Theta rhythms (4–8 Hz), which are particularly prominent in the hippocampus during navigation, have been linked to spatial learning and memory consolidation (Buzsáki 2002). Frontal midline theta oscillations were suggested to reflect the integration of cognitive control processes mediated by the frontal cortex, with memory processes facilitated by the hippocampus (Mitchell et al. 2008). A recent study showed that frontal-midline theta oscillations are critical in the early stages of navigation, particularly at intersections where navigational decisions are made (Du et al. 2023). We have recently demonstrated that upregulating Theta/Beta ratio power through neurofeedback (NFB) enhanced visuo-spatial memory for object location one week after initial acquisition, as reflected in reduced errors in location marking and faster reaction time for correct answers in individuals who were trained to increase theta/beta power (Shtoots et al. 2021). In that study, the task consisted of forming static spatial memory representations, which was gauged by instructing participants to recall the specific positions of objects within a stationary environment.
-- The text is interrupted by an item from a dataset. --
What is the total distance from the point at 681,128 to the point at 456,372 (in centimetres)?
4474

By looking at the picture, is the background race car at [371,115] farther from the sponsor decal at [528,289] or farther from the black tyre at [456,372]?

In the current study, we expanded the task into active navigation within a dynamic virtual spatial environment situated in a virtual Minecraft platform. We hypothesized that post-acquisition increases in Theta/Beta ratio oscillations recorded from the frontal lobe would benefit the persistence of spatial memory performance of specific object locations within the environment. We aimed at examining the effects of post-acquisition changes in Theta/Beta power ratio on both immediate and long-term spatial memory performance, providing insights into potential impacts on consolidation processes.

Participants were required to navigate within a Minecraft-based virtual environment. Minecraft is a sandbox video game that allows players to build, explore, and interact with virtual worlds. Its open-ended nature and immersive environment make it a valuable tool in scientific research, particularly in psychology, education, and cognitive science (Simon et al. 2022) The game's customizable environment enables controlled experiments to examine how players learn and remember spatial layouts, similar to real-world navigation studies (Clemenson et al., 2015, Clemenson and Stark, 2015). As in our previous studies (Shtoots et al., 2021, Rozengurt et al., 2016, 2017, 2023), participants completed a learning phase, followed immediately by an EEG-based NFB session targeting specific frequency bands or a passive control condition. Spatial memory navigation probes were administered immediately after, one day, and one week later to ascertain the long-term effects of Theta/Beta ratio changes in the early consolidation window that follows the creation of spatial memory. Our prediction was that participants who up-regulate their theta/beta power ratio will show superior spatial memory performance (e.g., shorter time needed to find target objects) than active and passive control groups both in immediate and long-term retention assessments.